Wybrany fragment:
- - - -
W OKRESIE III RP

PO 1989

Organizacje humanitarne

Polska Akcja Humanitarna

Janina Ochojska, założycielka i prezes Polskiej Akcji Humanitarnej:

Pracowałam jako astronom w Polskiej Akademii Nauk, kiedy w październiku 1992 r. pojechałam z pierwszym konwojem francuskiej fundacji EquiLibre do Bośni. Gdy zobaczyłam obozy uchodźców, ludzi, którzy tracili wszystko w ciągu jednego dnia, nie mogłam spokojnie wrócić do oglądania gwiazd.

26 grudnia [1992] zorganizowaliśmy nasz pierwszy konwój do oblężonego Sarajewa. Miał być tylko jeden. Ale ci, którym pomogliśmy, pytali, czy wrócimy. A tu, w Polsce, ludzie wciąż przywozili dary, przekazywali pieniądze. W czasie naszego drugiego konwoju od kul snajpera zginęła francuska wolontariuszka Chantal Godinot. Wtedy pomyślałam: „musimy kontynuować, pomocy humanitarnej nie można wystraszyć kulami”.
- - - -
Zadania:
[1] Z konwojem jakiej fundacji Janina Ochojska pojechała do Bośni w październiku 1992 r., według fragmentu o Polskiej Akcji Humanitarnej?
[2] Oceń, czy zdania (a), (b) i (c) zgadzają się z fragmentem o Polskiej Akcji Humanitarnej. Przy każdym odpowiedz „tak” albo „nie” i przytocz rozstrzygające słowa fragmentu.
(a) Janina Ochojska pracowała jako astronom w Polskiej Akademii Nauk.
(b) Od początku planowano wiele konwojów do oblężonego Sarajewa.
(c) Chantal Godinot zginęła podczas pierwszego konwoju.

Wiersze z rozumowaniem opartym na scenach:
- - - -
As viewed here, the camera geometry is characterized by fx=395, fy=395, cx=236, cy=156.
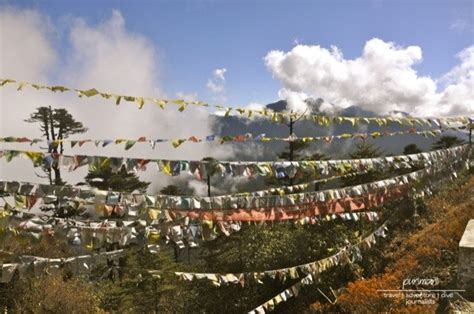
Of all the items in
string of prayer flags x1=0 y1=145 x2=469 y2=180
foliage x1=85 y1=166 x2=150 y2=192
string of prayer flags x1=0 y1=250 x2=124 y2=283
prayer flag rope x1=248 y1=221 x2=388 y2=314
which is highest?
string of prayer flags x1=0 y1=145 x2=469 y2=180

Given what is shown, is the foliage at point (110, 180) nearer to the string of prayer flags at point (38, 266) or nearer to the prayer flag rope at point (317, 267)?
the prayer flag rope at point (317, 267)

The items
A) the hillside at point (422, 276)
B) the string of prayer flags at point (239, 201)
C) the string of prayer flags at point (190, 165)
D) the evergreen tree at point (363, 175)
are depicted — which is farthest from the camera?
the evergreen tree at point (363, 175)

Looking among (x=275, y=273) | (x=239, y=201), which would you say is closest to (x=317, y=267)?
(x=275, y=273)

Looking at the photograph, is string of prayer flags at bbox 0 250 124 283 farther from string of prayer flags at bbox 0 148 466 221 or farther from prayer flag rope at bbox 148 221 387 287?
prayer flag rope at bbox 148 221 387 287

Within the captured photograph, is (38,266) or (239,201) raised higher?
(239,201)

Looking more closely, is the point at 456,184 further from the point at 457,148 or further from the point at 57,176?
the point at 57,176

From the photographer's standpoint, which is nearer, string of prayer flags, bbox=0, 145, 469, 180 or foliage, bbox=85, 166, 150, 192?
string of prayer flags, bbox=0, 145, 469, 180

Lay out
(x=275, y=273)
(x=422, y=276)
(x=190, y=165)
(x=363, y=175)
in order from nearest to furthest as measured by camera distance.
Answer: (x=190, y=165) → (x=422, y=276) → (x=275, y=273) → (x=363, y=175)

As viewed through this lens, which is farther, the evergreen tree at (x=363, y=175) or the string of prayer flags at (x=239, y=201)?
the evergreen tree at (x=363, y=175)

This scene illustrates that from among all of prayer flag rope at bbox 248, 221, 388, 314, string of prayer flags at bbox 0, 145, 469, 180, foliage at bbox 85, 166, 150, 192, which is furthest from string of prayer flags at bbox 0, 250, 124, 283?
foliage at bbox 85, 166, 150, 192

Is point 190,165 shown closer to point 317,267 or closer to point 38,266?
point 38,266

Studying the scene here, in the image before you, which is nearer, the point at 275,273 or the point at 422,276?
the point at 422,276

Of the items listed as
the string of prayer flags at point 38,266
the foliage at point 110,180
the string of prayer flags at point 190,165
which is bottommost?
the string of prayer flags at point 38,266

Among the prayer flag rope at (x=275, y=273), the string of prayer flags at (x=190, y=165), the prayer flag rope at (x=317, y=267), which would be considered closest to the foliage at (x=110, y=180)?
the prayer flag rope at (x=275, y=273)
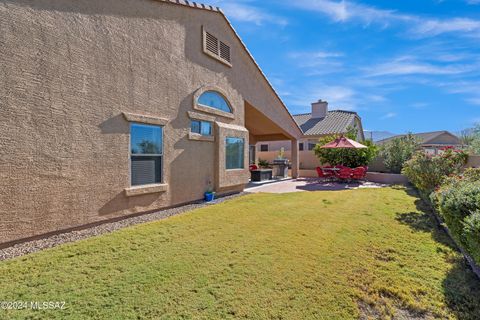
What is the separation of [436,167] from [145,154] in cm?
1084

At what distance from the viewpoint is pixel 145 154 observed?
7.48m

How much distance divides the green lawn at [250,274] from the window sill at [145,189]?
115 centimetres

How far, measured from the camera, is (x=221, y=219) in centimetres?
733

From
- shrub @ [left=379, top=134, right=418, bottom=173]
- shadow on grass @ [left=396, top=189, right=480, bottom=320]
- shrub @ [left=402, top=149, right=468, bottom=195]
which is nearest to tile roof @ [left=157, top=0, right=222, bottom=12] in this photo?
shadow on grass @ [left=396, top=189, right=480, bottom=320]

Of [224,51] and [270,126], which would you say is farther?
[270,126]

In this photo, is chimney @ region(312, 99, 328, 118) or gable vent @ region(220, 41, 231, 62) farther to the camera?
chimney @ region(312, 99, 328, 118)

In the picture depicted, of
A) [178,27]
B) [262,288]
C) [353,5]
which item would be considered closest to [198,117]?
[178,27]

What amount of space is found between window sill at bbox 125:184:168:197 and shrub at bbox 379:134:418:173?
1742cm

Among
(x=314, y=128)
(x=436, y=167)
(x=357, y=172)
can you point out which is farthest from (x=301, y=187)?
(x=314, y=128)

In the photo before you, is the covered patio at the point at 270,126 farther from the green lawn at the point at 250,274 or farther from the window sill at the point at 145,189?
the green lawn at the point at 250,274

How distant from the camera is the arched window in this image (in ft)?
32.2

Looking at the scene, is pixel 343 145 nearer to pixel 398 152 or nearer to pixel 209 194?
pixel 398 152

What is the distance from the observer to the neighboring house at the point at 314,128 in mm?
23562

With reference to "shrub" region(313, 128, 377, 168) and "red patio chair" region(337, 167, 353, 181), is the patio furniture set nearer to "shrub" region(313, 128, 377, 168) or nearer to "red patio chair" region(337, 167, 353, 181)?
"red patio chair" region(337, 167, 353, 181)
- - - -
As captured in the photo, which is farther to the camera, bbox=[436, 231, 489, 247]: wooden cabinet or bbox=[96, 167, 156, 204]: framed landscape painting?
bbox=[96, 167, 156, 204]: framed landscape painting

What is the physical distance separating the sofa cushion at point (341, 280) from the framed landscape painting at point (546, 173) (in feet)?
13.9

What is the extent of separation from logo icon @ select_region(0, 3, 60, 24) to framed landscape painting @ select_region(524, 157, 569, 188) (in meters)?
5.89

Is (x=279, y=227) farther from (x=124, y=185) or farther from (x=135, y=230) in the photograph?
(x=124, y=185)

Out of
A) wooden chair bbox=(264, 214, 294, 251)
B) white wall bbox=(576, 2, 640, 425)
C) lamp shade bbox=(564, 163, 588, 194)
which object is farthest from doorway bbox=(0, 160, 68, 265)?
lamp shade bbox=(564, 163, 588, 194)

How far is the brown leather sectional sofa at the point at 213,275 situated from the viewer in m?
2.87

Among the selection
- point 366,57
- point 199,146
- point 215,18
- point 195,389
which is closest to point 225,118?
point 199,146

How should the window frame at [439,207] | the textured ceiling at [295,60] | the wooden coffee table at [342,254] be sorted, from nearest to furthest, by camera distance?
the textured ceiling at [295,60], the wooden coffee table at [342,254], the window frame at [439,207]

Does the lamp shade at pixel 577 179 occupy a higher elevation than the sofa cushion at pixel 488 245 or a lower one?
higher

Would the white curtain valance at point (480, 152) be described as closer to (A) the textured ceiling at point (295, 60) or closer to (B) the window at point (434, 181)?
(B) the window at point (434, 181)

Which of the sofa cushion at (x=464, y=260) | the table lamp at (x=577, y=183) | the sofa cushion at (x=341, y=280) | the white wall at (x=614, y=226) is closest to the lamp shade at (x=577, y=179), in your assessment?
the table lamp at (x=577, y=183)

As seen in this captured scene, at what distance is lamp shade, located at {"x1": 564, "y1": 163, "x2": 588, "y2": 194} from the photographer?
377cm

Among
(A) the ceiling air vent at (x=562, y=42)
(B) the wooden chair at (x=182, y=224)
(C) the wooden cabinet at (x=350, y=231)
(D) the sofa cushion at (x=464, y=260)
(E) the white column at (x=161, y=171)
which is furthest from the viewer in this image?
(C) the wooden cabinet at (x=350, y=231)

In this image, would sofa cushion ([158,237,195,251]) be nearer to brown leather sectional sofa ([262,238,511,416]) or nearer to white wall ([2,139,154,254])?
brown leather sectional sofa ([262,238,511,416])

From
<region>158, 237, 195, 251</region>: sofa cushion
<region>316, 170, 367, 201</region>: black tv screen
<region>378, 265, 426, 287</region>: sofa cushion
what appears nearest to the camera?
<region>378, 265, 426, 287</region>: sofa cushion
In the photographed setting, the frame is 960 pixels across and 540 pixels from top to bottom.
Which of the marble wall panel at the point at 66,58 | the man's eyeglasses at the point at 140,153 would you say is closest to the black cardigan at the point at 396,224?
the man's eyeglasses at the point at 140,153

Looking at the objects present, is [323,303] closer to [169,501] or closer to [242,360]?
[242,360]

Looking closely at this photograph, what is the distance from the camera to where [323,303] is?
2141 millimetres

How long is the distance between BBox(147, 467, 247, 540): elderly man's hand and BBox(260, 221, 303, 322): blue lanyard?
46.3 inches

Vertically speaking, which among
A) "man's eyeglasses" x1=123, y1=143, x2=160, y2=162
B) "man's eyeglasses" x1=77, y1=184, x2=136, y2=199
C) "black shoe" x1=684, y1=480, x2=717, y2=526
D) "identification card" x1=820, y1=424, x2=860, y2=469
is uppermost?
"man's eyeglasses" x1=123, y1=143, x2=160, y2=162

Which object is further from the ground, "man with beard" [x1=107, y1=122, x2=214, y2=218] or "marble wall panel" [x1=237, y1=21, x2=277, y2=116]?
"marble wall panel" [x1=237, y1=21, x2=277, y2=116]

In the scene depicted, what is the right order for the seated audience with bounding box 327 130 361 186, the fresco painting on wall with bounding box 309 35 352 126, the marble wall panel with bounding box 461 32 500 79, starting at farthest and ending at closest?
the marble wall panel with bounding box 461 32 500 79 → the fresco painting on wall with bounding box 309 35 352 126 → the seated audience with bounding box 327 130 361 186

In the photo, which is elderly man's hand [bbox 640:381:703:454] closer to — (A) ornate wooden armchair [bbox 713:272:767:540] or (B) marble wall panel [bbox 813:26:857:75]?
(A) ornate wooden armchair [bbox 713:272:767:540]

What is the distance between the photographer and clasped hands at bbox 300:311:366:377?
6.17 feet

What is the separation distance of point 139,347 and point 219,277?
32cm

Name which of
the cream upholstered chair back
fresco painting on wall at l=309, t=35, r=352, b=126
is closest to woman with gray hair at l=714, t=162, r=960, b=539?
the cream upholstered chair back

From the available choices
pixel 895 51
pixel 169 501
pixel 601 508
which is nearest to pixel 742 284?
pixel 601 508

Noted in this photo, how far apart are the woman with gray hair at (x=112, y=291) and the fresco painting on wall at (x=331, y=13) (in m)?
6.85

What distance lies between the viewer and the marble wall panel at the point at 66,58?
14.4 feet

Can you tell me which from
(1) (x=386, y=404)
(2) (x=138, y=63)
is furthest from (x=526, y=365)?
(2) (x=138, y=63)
- - - -
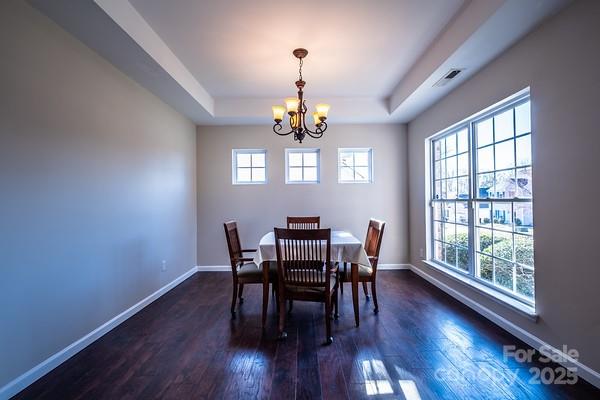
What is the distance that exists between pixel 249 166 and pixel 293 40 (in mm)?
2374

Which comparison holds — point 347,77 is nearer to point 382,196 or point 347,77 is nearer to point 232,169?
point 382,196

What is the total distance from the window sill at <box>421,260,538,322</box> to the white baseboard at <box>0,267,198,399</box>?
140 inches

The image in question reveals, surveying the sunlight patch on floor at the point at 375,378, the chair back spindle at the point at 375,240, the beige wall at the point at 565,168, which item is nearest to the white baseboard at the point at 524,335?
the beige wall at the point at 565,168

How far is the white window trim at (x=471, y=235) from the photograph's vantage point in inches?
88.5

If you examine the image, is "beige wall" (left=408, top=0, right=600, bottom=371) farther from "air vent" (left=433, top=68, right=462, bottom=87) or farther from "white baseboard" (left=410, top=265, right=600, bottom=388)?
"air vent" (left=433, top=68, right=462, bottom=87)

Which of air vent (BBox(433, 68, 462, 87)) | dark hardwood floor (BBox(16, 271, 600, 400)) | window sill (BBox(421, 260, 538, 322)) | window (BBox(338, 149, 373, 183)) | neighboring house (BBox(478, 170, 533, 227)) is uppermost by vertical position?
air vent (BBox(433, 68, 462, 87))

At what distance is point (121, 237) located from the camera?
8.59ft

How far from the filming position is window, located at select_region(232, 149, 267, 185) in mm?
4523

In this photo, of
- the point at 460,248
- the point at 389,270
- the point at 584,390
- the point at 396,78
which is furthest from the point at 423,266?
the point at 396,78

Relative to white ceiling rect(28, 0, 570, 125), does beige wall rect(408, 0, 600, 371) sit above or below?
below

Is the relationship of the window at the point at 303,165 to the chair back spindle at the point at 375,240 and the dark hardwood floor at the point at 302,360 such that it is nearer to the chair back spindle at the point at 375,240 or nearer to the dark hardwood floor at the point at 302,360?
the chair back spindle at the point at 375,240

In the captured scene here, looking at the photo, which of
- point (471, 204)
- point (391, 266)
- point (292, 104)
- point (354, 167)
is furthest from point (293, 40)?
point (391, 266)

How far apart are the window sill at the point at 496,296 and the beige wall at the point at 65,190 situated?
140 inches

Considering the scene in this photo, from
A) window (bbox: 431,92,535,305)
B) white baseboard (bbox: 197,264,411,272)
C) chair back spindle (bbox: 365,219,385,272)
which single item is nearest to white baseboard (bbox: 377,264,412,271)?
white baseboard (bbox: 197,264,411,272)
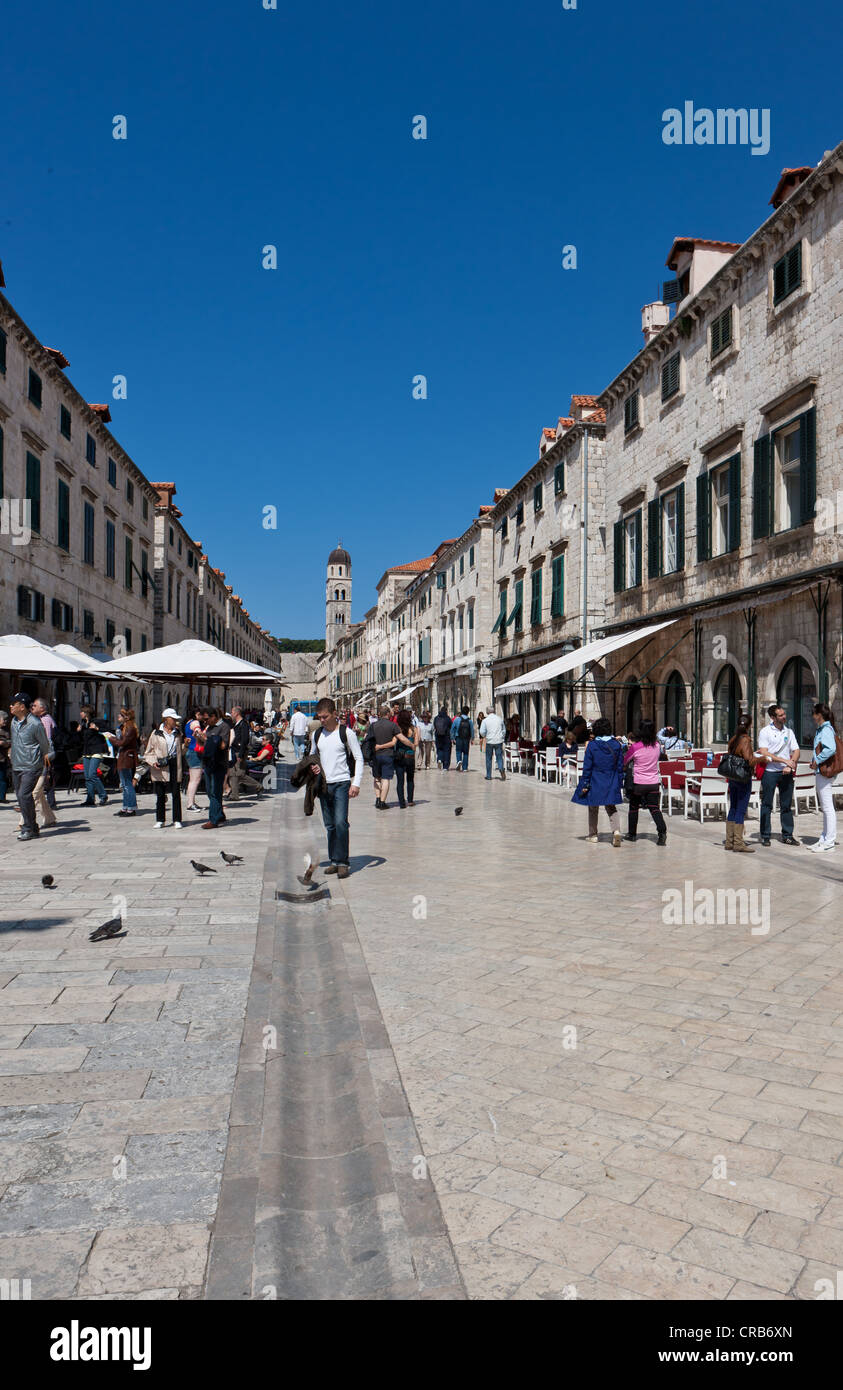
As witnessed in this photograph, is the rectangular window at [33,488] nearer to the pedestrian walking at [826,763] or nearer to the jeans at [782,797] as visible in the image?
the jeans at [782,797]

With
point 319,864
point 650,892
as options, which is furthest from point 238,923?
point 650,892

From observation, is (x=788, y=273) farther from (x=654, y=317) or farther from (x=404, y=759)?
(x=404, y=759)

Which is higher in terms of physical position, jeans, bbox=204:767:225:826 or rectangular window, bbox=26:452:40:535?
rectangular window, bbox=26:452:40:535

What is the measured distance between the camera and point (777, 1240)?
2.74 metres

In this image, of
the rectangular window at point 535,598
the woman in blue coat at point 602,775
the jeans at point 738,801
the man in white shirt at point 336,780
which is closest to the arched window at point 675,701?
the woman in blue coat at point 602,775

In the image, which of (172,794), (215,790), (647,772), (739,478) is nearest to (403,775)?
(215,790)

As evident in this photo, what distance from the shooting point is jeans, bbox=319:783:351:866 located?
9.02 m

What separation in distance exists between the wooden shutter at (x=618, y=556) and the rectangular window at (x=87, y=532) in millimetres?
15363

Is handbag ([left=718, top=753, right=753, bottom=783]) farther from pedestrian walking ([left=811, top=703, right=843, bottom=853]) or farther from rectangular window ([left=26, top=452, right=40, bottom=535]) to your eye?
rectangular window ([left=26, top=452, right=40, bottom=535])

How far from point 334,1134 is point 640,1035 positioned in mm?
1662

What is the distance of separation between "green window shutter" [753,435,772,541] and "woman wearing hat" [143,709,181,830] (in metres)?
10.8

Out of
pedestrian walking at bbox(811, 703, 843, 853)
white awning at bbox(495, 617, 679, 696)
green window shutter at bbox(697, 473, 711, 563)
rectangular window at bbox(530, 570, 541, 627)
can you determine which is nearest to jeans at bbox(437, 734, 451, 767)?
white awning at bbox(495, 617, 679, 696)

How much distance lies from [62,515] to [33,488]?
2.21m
- - - -
Wyniki kolejnych zadań:
[1] Z pierwszym konwojem francuskiej fundacji EquiLibre.

[2]
(a) Tak: „Pracowałam jako astronom w Polskiej Akademii Nauk”.
(b) Nie: „Miał być tylko jeden.”
(c) Nie: „W czasie naszego drugiego konwoju od kul snajpera zginęła francuska wolontariuszka Chantal Godinot.”